Le groupe Die toten Hosen, depuis longtemps intégré au sein du rock mainstream, se situe probablement encore à gauche malgré l’apologie d’Angela Merkel faite par son leader Campino. Dans son dernier album Laune der Natur (Humeur de la nature), l’ancien groupe punk apparaît toutefois résigné et perplexe, et semble gérer un point mort tant sur le plan musical qu’au niveau des textes : Nous maintenons notre position / sommes loin d’avoir disparu / Sous le soleil / ça devient difficile pour la liberté / Si nous ici et maintenant / restons tous sourds / Il n’y aura plus d’envol possible / pour tous les rêves.

Die Fantastischen Vier abordent quant à eux des thèmes plus essentiels : dans leur dernier morceau Endzeitstimmung (Atmosphère apocalyptique), ces infatigables et joyeux artistes de hip-hop attaquent directement les nazis. « Vous avec votre fierté pour votre nation à vous, loin de moi / Vous n’êtes pas le peuple, vous êtes de fieffés idiots », peu de stars auront été cette fois aussi explicites et on peut notamment savoir gré à Xavier Naidoo de ne pas s’être adonné, dans son album solo Für dich (pour toi), aux théories du complot de la Marionnette qui fait partie de l’album MannHeim de son groupe Söhne Mannheims, et de mettre plutôt l’accent sur le romantisme.
 
La chanson la plus virulemment discutée et la plus politique de l’année 2017 est celle du groupe Kettcar : après cinq années de silence, le groupe de Hambourg est revenu avec un album intitulé Ich vs. Wir (Moi vs. Nous, sorti chez Grand Hotel van Cleef). Dans le morceau Sommer’89 (Été 89 : « Il faisait des trous dans la clôture »), écrit dans un style littéraire, l’auteur-compositeur Marcus Wiebusch ne s’empare certes pas d’un thème actuel mais d’un sujet primordial pour les Allemands. Avec un pathos inégalable, la chanson permet à Kettcar de répondre à un besoin de présenter des acteurs positifs et « droits » de la Réunification.
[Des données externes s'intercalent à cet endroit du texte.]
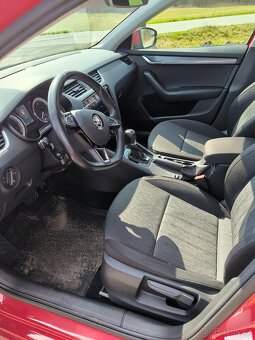OCTAVIA III 2,0TDI 110kW STYLE DSG 2020 CR LED KESSY - 7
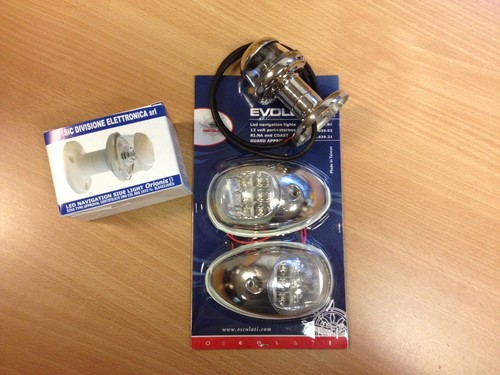 Evolved led nav light - nav,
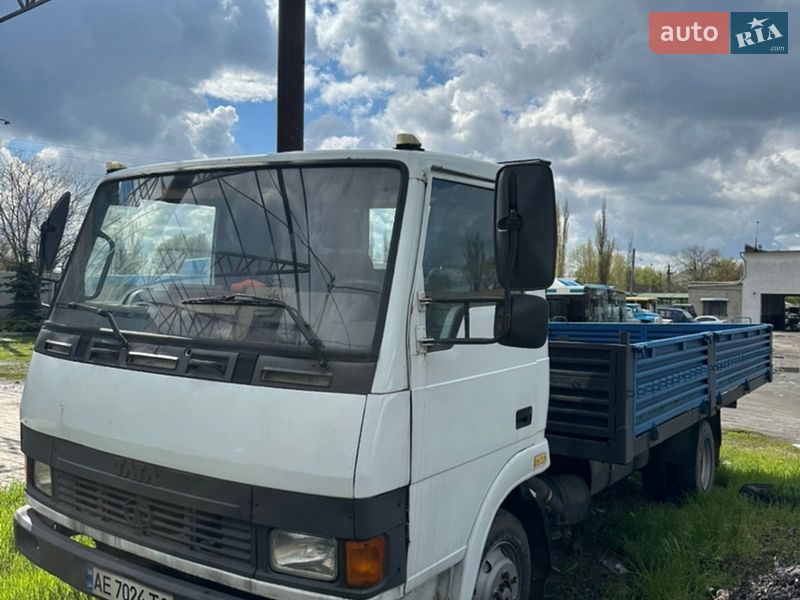 Борт TATA LPT 613 2008 в Днепре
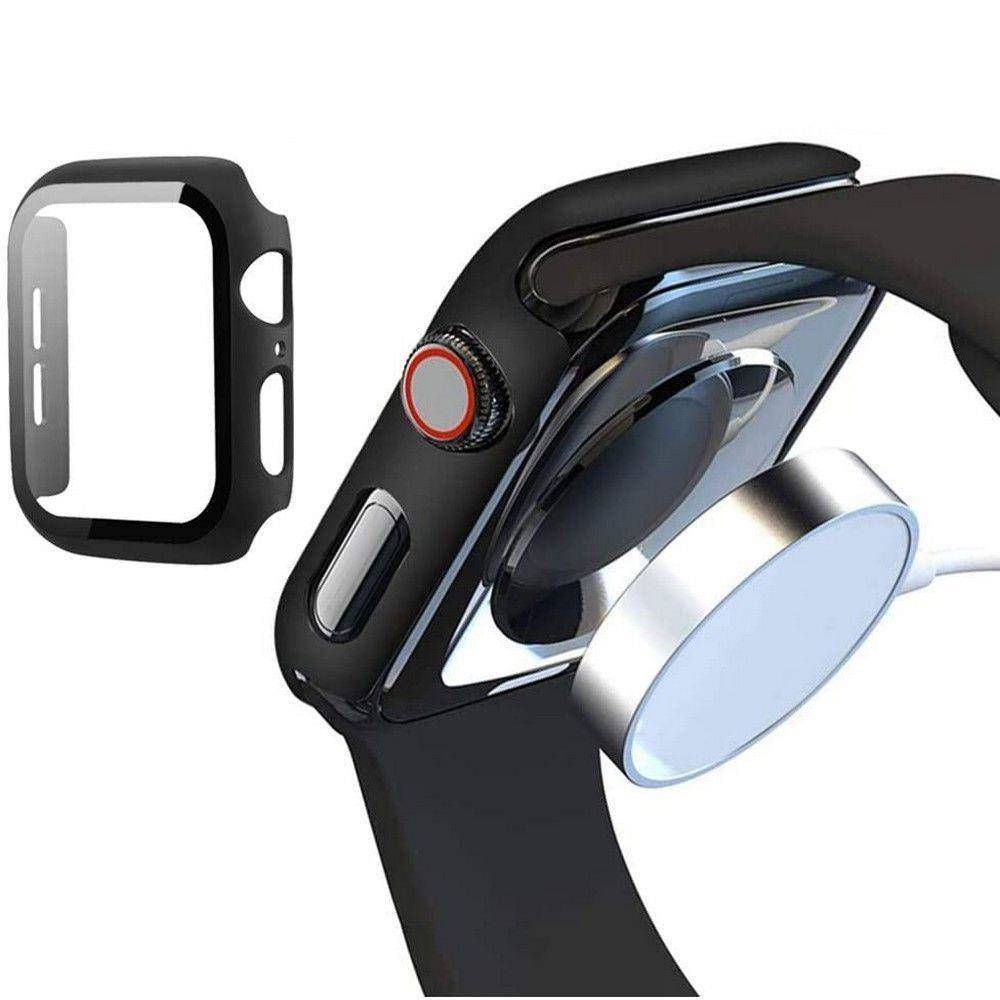 Pouzdro APPLE WATCH 7 (45MM) Tech-Protect Defense 360 transparentní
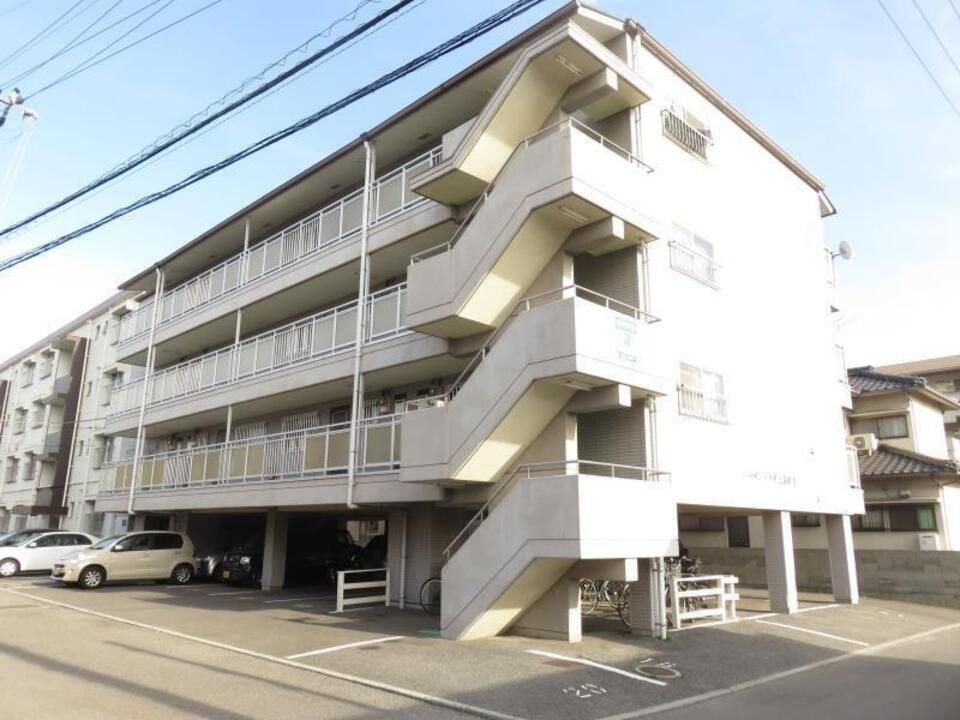 レーベンイケダ土居田2の外観画像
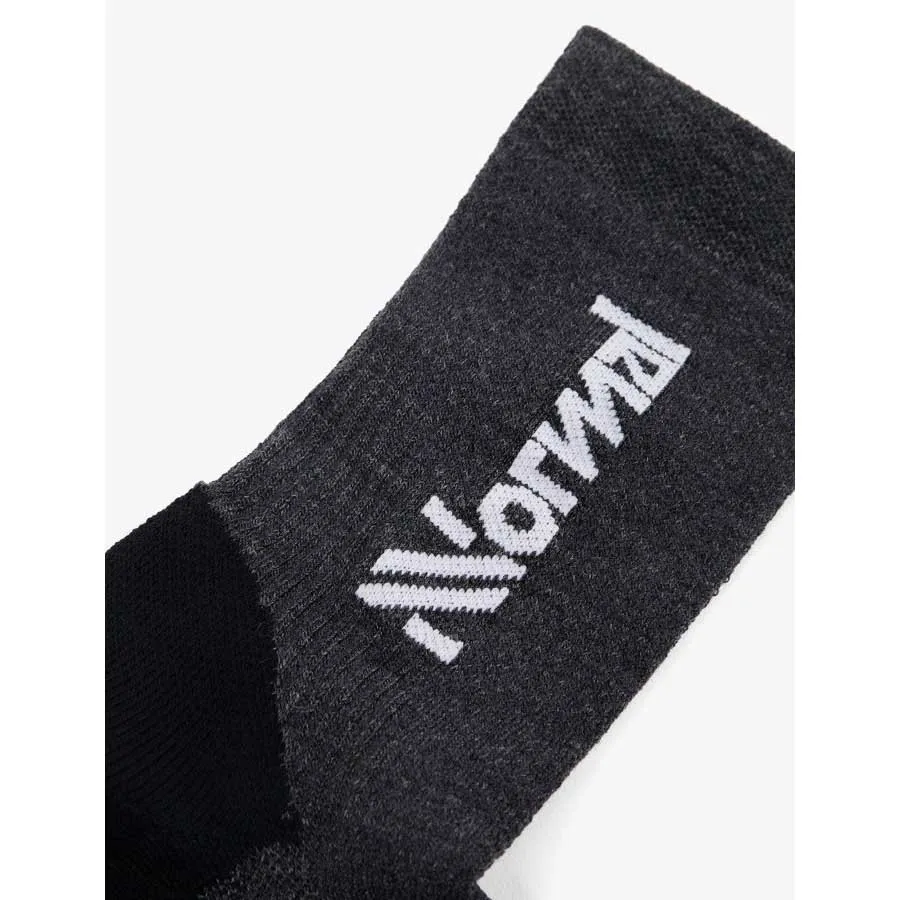 NNormal Merino Half Lange Sokker male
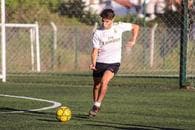 Lucas Cuevas Men's Soccer recruiting profile image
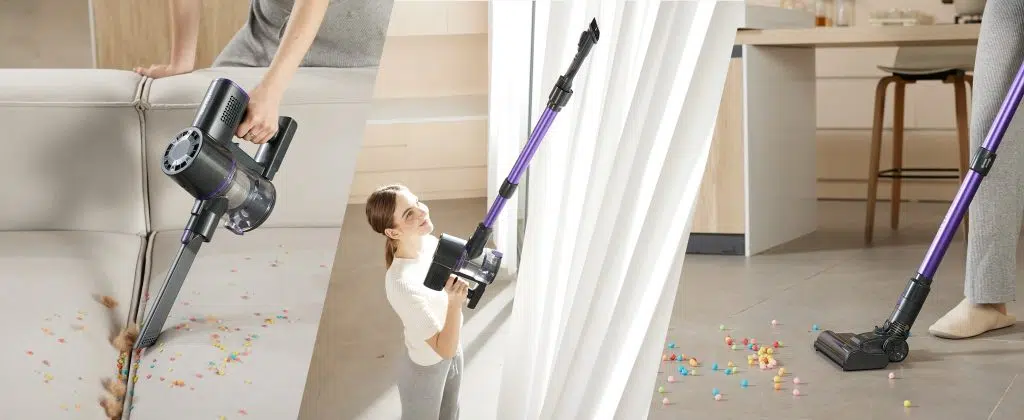 Vactidy v8pro 8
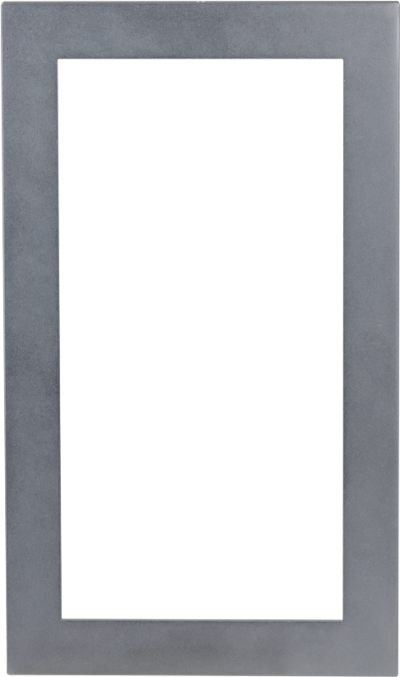 Panneau avant 2 modules pour VTO4202F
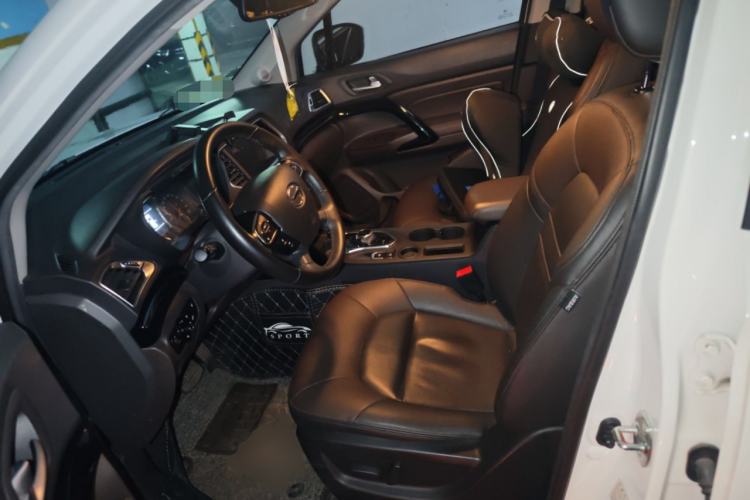 Used GAC Trumpchi GS4 New Energy 2019 1.5L PHEV Deluxe Edition Left Front Seat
Dans Eigentumswohnung (Propriétaire de son appartement), une chanson laconique et amère sur la gentrification qui a aujourd’hui gagné des sanctuaires de la culture alternative, comme Kreuzberg à Berlin, Christiane Rösinger se lance dans une critique sociale concrète. Quelle que soit l’approche que l’on préfère, les artistes avec une conscience politique n’ont pas encore disparu.